The Process Of Transcription And Translation Flashcards
What is a major level of regulation
Transcription
Three sequential stages of transcription.
- Transcription initiation
- Transcript elongation
- Termination of transcription
Transcription initiation
- Requires open chromatin structure at the promoter region.
- Transcription factors locate and bind to short DNA control regions in promoter of genes.
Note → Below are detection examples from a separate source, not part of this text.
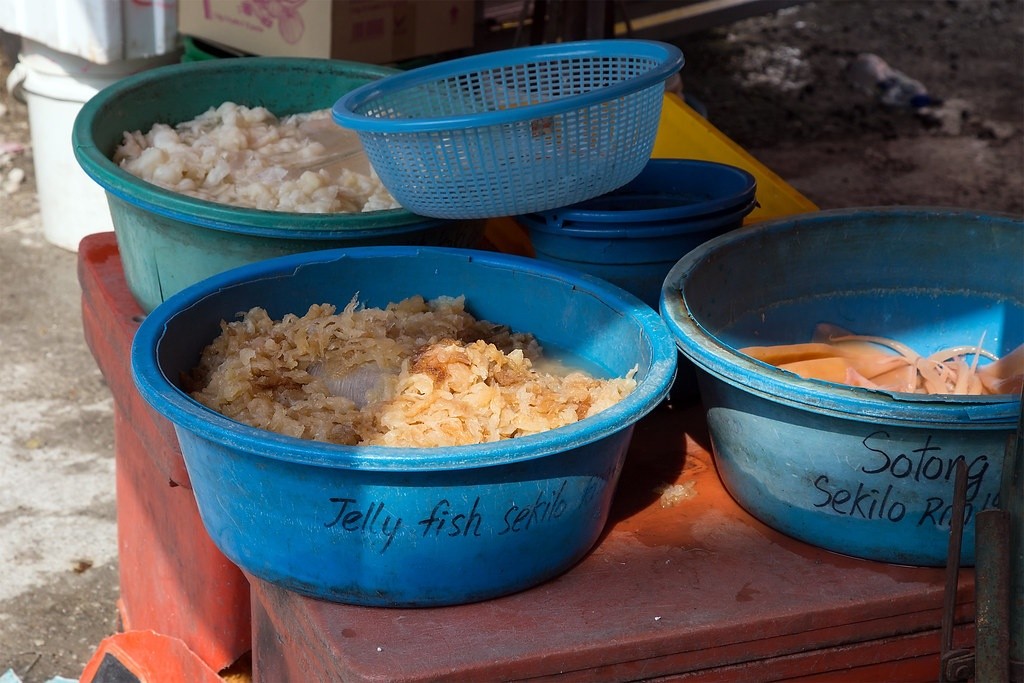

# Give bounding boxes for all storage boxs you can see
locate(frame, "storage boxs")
[2,0,1023,683]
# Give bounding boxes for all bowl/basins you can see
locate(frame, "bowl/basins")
[661,197,1023,568]
[72,54,468,324]
[125,240,680,614]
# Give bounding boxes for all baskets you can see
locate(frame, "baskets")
[330,36,686,220]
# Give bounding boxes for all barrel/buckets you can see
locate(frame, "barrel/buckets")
[4,35,183,252]
[510,157,760,410]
- Transcription factors recruits RNA polymerase
- Additional activator and repressor Prots determine the level of transcription.
Genes transcribed by RNA polymerase 1
5.8S, 18S and 28S rRNA genes
Genes transcribed by RNA polymerase 2
All protein coding genes, plus snoRNA genes, miRNA genes, siRNA genes, IncRNA genes and most snRNA genes.
What genes do RNA polymerase 3 transcribe.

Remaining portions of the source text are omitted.